PROBLEMS TO SOLVE:
a) Reproduce everything in the adolescent health answer key from "Correct Answer: C. To" down to "of the teen.".
b) Write the next part of the adolescent health answer key, picking up after its last sentence.

DOCUMENT SEGMENT:
Answers





Chapter 1




  • 1.

    Correct Answer: A. Current recommendations include screening all nonpregnant women every 5 to 10 years, starting in adolescence, with HgB and/or HCT. Employ selective screening if the patient has at least one risk factor for anemia (e.g., diet low in iron-rich foods, history of iron deficiency anemia, excessive menstrual bleeding, poverty, and/or food insecurities). Answers B to E are recommended components of universal health screening during annual health supervision visits for adolescents per the American Academy of Pediatrics.


  • 2.

    Correct Answer: C. The first dose of HPV vaccine is routinely recommended at age 11 years old. The vaccination can be started at age 9 years. Only two doses of HPV vaccine are needed if the first dose was given before the 15th birthday. In a two-dose schedule of HPV vaccine, the minimum interval is 5 months between the first and second dose. Children aged 9 to 14 years who receive two doses less than 5 months apart will require a third dose of HPV vaccine. In a three-dose schedule of HPV vaccine, the minimum intervals are 4 weeks between the first and second dose, 12 weeks between the second and third dose, and 5 months between the first and third dose. If the HPV vaccination schedule is interrupted, earlier vaccine doses do not need to be repeated. There is no maximum interval of time between doses—only a minimum time between doses for vaccine efficacy. Patients do need to complete the two-dose or three-dose series depending on whether the first dose was received before age 15 years for maximum protection from HPV. The nonvalent HPV vaccine protects against nine HPV types (6, 11, 16, 18, 31, 33, 45, 52, and 58). HPV vaccination can prevent over 90% of cancers caused by HPV, including cervical, vaginal, vulvar, and anal cancers and precancers.


  • 3.

    Correct Answer: E. Assessing screen time (including social media use) and physical activity is part of the “A,” Activities category. The “H” in the HEADSS mnemonic is for Home, “E” is for Education/employment, and “SS” is for “Sexuality/relationships” and “Suicide/depression” categories.



Chapter 2




  • 1.

    Correct Answer: D. This is the correct answer because health care providers are mandated reporters when abuse is suspected or has occurred. Answer A is incorrect. This disclosure does not warrant disclosure to a parent/guardian. Answer B is incorrect. Minors are entitled to confidential care in all states for treatment of sexually transmitted infections. Answer C is incorrect. More than half the states and the District of Columbia have laws explicitly allowing all individuals to consent to contraceptive care or those at a certain age (e.g., 12 or 14) and older to consent to this care. Nineteen states allow only specific categories of minors to consent to contraceptive services. Four states have no explicit case law or policy. ( https://www.guttmacher.org/state-policy/explore/overview-minors-consent-law )


  • 2.

    Correct Answer: C. To establish rapport, after introducing yourself, you can ask the patient to introduce themselves, and if they do not indicate, ask them their preferred pronouns. Answer A is incorrect. This would not be the first question asked. Generally, time should be made for teen and parent to be interviewed together, then teen alone. If the patient is 18 or older, explicit permission should be asked if a parent should be allowed in any part of the visit due to HIPAA privacy laws. Answer B is incorrect. This is important to obtain, but it would not be the first question asked to establish rapport with a patient. Answer D is incorrect. This would not be the first question asked of the teen.

Referring expression grounding data
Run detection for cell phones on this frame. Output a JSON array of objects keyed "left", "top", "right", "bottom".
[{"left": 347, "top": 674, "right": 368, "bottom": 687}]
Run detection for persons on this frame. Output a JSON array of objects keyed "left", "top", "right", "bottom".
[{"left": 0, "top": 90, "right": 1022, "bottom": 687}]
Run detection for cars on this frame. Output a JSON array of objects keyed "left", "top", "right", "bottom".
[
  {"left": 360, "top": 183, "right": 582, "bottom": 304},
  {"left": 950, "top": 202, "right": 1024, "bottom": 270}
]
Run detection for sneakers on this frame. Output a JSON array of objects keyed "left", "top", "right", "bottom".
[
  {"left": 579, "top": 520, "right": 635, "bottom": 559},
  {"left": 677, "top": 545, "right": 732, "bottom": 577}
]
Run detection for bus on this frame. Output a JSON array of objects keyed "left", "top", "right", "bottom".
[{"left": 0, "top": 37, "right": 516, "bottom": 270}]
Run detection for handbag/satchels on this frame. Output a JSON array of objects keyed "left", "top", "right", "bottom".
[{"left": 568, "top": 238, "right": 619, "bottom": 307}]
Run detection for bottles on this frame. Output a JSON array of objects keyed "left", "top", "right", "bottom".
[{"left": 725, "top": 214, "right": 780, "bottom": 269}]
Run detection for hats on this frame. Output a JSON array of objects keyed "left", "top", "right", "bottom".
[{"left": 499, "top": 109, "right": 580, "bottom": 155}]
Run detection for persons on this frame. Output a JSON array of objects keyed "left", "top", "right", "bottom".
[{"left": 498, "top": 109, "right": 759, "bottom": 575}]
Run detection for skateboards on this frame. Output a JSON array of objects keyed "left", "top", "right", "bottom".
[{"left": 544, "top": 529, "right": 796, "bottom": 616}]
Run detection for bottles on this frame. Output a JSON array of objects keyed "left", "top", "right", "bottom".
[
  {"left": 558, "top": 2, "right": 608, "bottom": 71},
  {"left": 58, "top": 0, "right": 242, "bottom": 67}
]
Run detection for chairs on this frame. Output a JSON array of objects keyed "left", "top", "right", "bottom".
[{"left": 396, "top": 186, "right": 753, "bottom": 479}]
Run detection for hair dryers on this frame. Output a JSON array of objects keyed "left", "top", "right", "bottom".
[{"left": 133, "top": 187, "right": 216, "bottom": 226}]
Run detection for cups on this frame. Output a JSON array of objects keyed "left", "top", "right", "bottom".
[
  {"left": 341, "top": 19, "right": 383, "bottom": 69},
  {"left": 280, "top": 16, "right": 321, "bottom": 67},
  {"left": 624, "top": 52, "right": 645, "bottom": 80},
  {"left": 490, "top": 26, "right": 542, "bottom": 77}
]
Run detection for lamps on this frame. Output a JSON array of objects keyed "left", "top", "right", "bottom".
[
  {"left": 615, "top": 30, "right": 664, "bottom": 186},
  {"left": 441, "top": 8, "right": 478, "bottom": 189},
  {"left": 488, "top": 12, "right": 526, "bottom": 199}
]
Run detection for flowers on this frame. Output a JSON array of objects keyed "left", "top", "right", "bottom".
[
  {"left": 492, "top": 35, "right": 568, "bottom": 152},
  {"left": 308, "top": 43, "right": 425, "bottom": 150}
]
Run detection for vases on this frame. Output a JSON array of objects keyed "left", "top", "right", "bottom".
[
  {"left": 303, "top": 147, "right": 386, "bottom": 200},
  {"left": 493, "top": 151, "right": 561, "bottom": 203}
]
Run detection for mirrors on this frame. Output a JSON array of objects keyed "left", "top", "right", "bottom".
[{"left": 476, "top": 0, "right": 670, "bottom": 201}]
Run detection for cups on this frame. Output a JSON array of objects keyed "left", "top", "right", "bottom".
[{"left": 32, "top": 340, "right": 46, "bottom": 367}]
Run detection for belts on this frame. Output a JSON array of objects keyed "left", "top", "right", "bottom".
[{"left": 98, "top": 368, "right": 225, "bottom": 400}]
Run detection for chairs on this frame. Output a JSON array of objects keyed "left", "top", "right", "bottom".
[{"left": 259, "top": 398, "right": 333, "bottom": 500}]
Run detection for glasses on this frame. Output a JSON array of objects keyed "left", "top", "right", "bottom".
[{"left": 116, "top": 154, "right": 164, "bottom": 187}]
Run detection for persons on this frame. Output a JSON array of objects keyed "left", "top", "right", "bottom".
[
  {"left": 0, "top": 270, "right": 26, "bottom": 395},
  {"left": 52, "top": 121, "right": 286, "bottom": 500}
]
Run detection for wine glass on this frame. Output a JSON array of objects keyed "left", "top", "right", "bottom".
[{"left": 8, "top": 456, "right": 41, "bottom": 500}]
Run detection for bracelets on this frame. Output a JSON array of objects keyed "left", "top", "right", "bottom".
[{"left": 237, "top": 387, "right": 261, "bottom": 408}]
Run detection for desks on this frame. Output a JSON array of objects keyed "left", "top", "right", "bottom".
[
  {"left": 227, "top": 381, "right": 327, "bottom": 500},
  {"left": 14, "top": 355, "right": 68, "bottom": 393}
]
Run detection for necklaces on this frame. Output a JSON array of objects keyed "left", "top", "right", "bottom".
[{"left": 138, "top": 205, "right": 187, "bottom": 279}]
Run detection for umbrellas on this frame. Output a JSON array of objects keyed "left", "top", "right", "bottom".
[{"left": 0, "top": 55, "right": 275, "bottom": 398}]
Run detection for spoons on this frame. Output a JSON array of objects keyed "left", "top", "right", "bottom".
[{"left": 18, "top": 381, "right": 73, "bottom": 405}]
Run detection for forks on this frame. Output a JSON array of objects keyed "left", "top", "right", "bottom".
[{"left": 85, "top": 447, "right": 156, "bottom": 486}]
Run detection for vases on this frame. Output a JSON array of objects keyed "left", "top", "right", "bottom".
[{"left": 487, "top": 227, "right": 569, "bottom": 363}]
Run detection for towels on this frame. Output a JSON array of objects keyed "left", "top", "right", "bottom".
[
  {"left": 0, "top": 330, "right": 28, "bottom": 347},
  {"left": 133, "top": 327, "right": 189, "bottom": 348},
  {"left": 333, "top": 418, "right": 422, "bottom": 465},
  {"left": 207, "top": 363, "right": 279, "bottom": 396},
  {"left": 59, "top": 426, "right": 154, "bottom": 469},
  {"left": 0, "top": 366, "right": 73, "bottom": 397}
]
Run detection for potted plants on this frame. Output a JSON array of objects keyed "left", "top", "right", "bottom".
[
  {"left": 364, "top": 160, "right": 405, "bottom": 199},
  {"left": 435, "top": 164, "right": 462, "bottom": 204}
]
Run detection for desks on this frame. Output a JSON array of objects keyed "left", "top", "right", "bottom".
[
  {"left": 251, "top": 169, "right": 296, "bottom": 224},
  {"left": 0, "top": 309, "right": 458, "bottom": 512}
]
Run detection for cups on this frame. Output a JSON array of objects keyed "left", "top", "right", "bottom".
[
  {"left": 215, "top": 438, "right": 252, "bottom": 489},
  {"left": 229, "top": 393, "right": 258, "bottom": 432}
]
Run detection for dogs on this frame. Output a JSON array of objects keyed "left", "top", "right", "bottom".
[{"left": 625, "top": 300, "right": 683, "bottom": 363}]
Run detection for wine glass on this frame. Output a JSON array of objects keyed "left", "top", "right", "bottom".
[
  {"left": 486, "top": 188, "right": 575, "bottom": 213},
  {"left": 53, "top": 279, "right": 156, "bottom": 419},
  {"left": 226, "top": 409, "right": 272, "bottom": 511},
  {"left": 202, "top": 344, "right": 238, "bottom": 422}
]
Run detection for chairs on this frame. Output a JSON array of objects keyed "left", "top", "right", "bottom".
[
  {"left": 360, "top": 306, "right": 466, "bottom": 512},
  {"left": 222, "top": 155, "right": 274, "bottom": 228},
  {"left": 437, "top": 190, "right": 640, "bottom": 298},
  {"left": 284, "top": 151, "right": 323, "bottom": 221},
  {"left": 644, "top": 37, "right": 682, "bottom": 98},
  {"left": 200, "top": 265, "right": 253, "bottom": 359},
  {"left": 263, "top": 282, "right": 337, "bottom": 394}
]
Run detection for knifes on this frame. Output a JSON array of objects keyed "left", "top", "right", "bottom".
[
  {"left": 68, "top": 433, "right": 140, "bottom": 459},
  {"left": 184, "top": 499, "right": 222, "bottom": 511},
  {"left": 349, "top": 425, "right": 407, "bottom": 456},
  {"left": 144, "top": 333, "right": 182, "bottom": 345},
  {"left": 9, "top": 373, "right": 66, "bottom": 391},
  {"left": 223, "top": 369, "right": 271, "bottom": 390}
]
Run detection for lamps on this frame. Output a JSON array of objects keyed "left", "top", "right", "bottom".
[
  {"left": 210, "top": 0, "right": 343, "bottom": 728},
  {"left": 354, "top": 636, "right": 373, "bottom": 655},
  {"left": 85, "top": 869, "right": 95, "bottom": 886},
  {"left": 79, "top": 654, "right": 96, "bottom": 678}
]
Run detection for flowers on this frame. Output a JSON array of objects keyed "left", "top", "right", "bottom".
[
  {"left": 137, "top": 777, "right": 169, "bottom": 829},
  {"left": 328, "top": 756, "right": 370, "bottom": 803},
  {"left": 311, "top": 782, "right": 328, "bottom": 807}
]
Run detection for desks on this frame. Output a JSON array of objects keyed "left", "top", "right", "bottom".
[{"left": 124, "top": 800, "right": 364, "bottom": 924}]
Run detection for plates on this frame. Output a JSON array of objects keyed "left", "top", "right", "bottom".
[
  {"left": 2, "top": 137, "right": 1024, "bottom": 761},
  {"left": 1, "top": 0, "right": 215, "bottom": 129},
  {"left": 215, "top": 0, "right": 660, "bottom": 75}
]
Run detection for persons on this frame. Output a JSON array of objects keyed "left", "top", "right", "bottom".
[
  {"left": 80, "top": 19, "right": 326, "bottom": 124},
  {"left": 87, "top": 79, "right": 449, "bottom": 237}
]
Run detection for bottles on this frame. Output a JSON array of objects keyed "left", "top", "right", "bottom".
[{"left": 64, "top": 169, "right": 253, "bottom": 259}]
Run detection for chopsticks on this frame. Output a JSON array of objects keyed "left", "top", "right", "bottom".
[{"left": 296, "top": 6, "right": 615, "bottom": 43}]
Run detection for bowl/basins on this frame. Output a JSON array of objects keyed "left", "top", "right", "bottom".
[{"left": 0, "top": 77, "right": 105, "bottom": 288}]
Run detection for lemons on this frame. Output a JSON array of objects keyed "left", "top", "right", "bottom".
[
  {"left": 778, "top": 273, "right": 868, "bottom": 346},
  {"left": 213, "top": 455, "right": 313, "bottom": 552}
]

SOLVED TASKS:
a)
Correct Answer: C. To establish rapport, after introducing yourself, you can ask the patient to introduce themselves, and if they do not indicate, ask them their preferred pronouns. Answer A is incorrect. This would not be the first question asked. Generally, time should be made for teen and parent to be interviewed together, then teen alone. If the patient is 18 or older, explicit permission should be asked if a parent should be allowed in any part of the visit due to HIPAA privacy laws. Answer B is incorrect. This is important to obtain, but it would not be the first question asked to establish rapport with a patient. Answer D is incorrect. This would not be the first question asked of the teen.

b)
  • 3.

    Correct Answer: B. The verbal conversation the practitioner has with a patient can be kept confidential, unless there is disclosure by the patient of abuse or safety concerns (suicide, homicide). Answer A is incorrect. Unless a piece of the medical record is created that would not be visible to anyone who has access to the chart, this cannot be assured. Many systems have created this in the history section of the note (HEADSSS, SHADESS questions) but cannot ensure this in the assessment and plan. Answer C is incorrect. This is dependent on the parameters set up for the patient portal and who is the primary “owner” of the portal and who is the proxy. It is always important to clarify this with the patient. Most adolescents may not be aware that their parents are the primary owners, even in systems that make parent the proxy, not the owner. Whoever’s email is associated with the portal as a primary email would be the individual receiving the information. Answer D is incorrect. Explanation of benefits is generally sent to the owner of the insurance policy, who is the parent/guardian in most cases, even for patients who are over 18. Many young adults, until age 26 years, are insured under their parent/guardian’s health insurance. Only 14 states have safeguards protecting confidentiality for insured individuals. ( https://www.guttmacher.org/state-policy/explore/protecting-confidentiality-individuals-insured-dependents )



Chapter 3




  • 1.

    Correct Answer: D. Clinicians caring for TGD patients should help patients find inclusive mental health providers especially if they are desiring medical or surgical therapy. Answer A is incorrect. More adolescents than adults identify as gender diverse. Answer B is incorrect. Providers should encourage the staff to use a patient’s name and pronouns. Answer C is incorrect. Gynecologists can and should care for transfeminine individuals.


  • 2.

    Correct Answer: B. Erythrocytosis is one of the most important risks of testosterone use and is an independent risk factor to venous thromboembolism in transmasculine individuals. Hypertension, elevated prolactin and a fasting LDL of 101 are not inherint risks of testosterone in typical range dosing.


  • 3.

    Correct Answer: D. Currently there is no contraindication to any contraceptive option based on gender identity.



Chapter 4




  • 1.

    Correct Answer: C. Restraining a patient to examine them should be avoided unless they are under 2 years of age if caregivers are agreeable. 7


  • 2.

    Correct Answer B. A speculum exam in a prepubertal child, in the office setting, is NEVER appropriate. If you suspect an infection, then vaginal swabs or lavage can be performed to obtain a culture. If you are worried about a foreign body or lesion, then vaginoscopy either at the bedside or in the operating room should be performed. 9


  • 3.

    Correct Answer: D. In North America, screening for cervical cancer is indicated only starting at age 21 to 25 years old depending on the province or state you live in. The reason being that the benefits of cervical cancer screening do not outweigh the harms in a younger age group. Also, in young women, most HPV (human papillomavirus) infections go away on their own. Screening people less than 21 years old often leads to unnecessary treatment, which can have side effects. 10 , 11



Chapter 5




  • 1.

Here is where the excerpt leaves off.